**AIM OF THE TASK:**
Find the line in the entries below that contains "[SDO/AIA 131 Å". Repeat it exactly, and every line after it through the line that contains "A6.4 flare at (204, 193)".

Dataset entries
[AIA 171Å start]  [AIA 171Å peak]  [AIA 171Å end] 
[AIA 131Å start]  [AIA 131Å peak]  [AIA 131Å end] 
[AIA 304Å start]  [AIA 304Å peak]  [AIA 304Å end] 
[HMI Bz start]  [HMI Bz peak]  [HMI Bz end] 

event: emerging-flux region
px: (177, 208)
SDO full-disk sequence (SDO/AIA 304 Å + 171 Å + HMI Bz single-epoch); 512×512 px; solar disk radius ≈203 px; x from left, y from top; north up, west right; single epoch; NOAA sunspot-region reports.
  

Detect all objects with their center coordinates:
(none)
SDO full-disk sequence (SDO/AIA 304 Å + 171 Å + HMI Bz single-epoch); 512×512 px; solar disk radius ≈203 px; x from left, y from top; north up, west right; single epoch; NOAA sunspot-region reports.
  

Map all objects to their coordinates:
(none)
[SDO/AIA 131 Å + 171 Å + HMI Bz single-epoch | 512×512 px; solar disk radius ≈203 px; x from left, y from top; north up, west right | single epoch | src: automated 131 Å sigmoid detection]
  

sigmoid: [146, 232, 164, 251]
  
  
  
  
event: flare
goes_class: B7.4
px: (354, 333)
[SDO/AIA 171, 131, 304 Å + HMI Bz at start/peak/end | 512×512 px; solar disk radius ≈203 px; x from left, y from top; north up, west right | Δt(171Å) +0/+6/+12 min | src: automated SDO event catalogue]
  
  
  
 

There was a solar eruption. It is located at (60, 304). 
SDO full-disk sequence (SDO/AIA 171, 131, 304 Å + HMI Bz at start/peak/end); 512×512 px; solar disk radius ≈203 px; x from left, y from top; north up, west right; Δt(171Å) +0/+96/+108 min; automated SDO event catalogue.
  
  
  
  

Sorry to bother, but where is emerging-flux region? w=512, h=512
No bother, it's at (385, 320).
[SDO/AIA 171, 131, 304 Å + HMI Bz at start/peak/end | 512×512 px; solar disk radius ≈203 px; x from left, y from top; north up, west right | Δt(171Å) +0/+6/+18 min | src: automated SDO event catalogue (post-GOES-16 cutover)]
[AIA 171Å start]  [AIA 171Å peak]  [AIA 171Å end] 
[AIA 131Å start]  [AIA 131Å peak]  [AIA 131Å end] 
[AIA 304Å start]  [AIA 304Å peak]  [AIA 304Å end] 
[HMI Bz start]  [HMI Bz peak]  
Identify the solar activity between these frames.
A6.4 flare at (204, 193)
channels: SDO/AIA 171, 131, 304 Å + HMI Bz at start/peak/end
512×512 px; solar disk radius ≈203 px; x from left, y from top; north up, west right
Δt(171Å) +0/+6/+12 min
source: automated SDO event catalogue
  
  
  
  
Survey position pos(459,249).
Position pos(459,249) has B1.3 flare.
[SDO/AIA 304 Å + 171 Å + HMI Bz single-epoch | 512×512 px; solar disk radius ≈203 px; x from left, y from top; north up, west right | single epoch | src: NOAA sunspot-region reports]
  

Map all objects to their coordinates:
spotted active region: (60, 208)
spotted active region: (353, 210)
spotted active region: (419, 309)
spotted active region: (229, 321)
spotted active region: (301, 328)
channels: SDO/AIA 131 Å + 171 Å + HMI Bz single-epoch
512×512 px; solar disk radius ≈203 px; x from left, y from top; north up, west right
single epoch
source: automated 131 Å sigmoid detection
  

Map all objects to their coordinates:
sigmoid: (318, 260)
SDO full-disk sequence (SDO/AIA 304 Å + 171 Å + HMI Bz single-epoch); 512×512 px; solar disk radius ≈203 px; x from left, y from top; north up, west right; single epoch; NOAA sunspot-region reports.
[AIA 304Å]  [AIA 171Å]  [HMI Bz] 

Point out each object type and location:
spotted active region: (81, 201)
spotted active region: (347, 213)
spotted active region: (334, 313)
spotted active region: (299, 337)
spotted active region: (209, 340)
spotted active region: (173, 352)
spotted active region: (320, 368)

**FINISHED EXERCISE:**
[SDO/AIA 131 Å + 171 Å + HMI Bz single-epoch | 512×512 px; solar disk radius ≈203 px; x from left, y from top; north up, west right | single epoch | src: automated 131 Å sigmoid detection]
  

sigmoid: [146, 232, 164, 251]
  
  
  
  
event: flare
goes_class: B7.4
px: (354, 333)
[SDO/AIA 171, 131, 304 Å + HMI Bz at start/peak/end | 512×512 px; solar disk radius ≈203 px; x from left, y from top; north up, west right | Δt(171Å) +0/+6/+12 min | src: automated SDO event catalogue]
  
  
  
 

There was a solar eruption. It is located at (60, 304). 
SDO full-disk sequence (SDO/AIA 171, 131, 304 Å + HMI Bz at start/peak/end); 512×512 px; solar disk radius ≈203 px; x from left, y from top; north up, west right; Δt(171Å) +0/+96/+108 min; automated SDO event catalogue.
  
  
  
  

Sorry to bother, but where is emerging-flux region? w=512, h=512
No bother, it's at (385, 320).
[SDO/AIA 171, 131, 304 Å + HMI Bz at start/peak/end | 512×512 px; solar disk radius ≈203 px; x from left, y from top; north up, west right | Δt(171Å) +0/+6/+18 min | src: automated SDO event catalogue (post-GOES-16 cutover)]
[AIA 171Å start]  [AIA 171Å peak]  [AIA 171Å end] 
[AIA 131Å start]  [AIA 131Å peak]  [AIA 131Å end] 
[AIA 304Å start]  [AIA 304Å peak]  [AIA 304Å end] 
[HMI Bz start]  [HMI Bz peak]  
Identify the solar activity between these frames.
A6.4 flare at (204, 193)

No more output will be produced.